My favorite Jimmy Buffett song also alludes to a life on the seas, but is really a meditation on reaching middle age and yearning for a world that is long lost. Like “He Went to Paris,” Jimmy’s “A Pirate Looks at 40” is a song based upon the life of a real figure, a legendary drug smuggler whom Jimmy had met at a Key West bar.

Yes I am a pirate
Two hundred years too late
The cannons don’t thunder, there’s nothing to plunder
I’m an over-forty victim of fate
Arriving too late, arriving too late

I’m done a bit of smuggling
And I’ve run my share of grass
I made enough money to buy Miami
But I pissed it away so fast
Never meant to last, never meant to last

And it contains a lovely verse about lost love, but no harm done:

I go for younger women
Lived with several awhile
Though I ran them away, they come back one day
And still can manage a smile
It just takes awhile, just takes awhile

Jimmy Buffett acknowledged this as one of his favorite songs among the hundreds that he has written.

The one time I saw Jimmy Buffett live was in May 2006 at the New Orleans Jazz and Heritage Festival. This was only eight months after Hurricane Katrina had devastated the city. JazzFest itself is held at the New Orleans Fairgrounds, which saw some of the worst flooding that the city had endured. Jimmy was the final act on the main stage the second night of the second weekend, and I was surprised to hear in the introduction that as a young musician he had once busked on Bourbon Street while waiting for his big break. Performers that year were on edge, knowing that the community needed a great event to help rally the city’s spirits and return to normalcy. Jimmy took the stage with his guitar, strode to the microphone, and opened with an incredible solo acoustic version of the great Steve Goodman song, “City of New Orleans” (this version is from a performance at Wrigley Field which took place in the immediate aftermath of Katrina), and somehow — just somehow — everyone who heard it knew that the city would endure. The rest of his set was magnificent too.
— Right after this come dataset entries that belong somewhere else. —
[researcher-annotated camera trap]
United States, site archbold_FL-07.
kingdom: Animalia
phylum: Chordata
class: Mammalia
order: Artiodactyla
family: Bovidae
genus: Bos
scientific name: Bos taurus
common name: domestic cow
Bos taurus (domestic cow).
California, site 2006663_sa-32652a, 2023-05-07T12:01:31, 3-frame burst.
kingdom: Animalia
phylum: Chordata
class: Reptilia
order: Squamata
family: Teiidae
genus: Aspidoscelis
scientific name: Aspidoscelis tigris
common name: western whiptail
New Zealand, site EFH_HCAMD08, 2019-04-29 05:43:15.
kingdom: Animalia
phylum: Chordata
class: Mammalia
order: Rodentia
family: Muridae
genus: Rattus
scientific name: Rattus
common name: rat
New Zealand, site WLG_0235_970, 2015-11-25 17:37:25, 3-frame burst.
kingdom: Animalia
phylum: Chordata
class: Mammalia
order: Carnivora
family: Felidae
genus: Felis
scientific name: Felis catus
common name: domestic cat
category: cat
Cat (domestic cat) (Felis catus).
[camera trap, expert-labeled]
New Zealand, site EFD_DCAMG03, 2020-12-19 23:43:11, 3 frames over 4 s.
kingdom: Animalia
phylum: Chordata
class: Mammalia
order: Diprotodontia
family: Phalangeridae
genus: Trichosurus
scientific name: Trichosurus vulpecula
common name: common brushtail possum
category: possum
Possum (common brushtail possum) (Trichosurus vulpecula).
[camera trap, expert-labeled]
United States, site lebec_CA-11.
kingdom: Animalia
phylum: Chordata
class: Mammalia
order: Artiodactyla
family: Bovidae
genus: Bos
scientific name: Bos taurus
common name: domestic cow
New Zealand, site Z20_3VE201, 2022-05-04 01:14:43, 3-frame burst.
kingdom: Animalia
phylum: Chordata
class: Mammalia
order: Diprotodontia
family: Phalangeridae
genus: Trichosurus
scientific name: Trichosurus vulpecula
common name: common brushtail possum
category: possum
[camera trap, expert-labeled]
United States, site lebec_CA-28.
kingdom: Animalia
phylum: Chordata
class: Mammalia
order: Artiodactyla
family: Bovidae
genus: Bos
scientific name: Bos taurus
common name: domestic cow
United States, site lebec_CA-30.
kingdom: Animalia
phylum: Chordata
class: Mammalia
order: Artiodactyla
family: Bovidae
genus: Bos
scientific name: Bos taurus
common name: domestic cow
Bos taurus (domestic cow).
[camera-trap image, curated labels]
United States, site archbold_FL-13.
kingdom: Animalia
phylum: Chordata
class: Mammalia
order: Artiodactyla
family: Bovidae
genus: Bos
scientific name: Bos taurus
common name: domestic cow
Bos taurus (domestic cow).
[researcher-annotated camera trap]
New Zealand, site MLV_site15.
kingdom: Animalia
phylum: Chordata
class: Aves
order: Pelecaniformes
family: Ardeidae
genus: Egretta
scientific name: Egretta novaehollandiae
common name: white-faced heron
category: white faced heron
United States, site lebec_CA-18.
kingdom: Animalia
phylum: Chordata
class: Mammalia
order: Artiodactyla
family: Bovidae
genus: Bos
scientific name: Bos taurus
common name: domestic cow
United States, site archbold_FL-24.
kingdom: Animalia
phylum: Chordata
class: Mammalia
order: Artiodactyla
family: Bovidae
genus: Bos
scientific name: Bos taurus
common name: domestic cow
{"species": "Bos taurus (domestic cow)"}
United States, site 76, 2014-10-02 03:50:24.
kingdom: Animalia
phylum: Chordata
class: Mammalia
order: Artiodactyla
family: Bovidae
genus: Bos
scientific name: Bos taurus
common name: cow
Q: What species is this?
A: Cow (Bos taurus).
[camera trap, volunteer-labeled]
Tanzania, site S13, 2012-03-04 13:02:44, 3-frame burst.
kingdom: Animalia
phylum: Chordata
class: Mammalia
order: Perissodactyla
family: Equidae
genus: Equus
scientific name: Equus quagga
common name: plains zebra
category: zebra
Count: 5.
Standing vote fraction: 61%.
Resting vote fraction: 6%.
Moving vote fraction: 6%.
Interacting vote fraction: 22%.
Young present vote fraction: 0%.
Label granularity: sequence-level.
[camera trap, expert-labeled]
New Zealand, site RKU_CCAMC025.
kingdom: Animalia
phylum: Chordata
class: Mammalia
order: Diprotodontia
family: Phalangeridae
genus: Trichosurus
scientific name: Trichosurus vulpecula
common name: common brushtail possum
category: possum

Godspeed to a great performer who lived life on his own terms.

– JVW

3 Responses to “Jimmy Buffett, 1946-2023”

  1. Since today is Labor Day, it’s appropriate to salute him for “Come Monday,” a song he said brought him out of a suicidal depression.

    Headin’ up to San Francisco
    For the Labor Day weekend show,
    I’ve got my hush-puppies on,
    I guess I never was meant for
    Glitter rock and roll.
    And honey I didn’t know
    That I’d be missin’ you so.

    Come Monday It’ll be all right,
    Come Monday I’ll be holding you tight.
    I spent four lonely days in a brown L.A. haze
    And I just want you back by my side.

    JVW (1ad43e)

  2. steve harwell and gary wright RIP.

    asset (56a740)

  3. What a wonderful tribute, JVW. You have a knack for writing about music.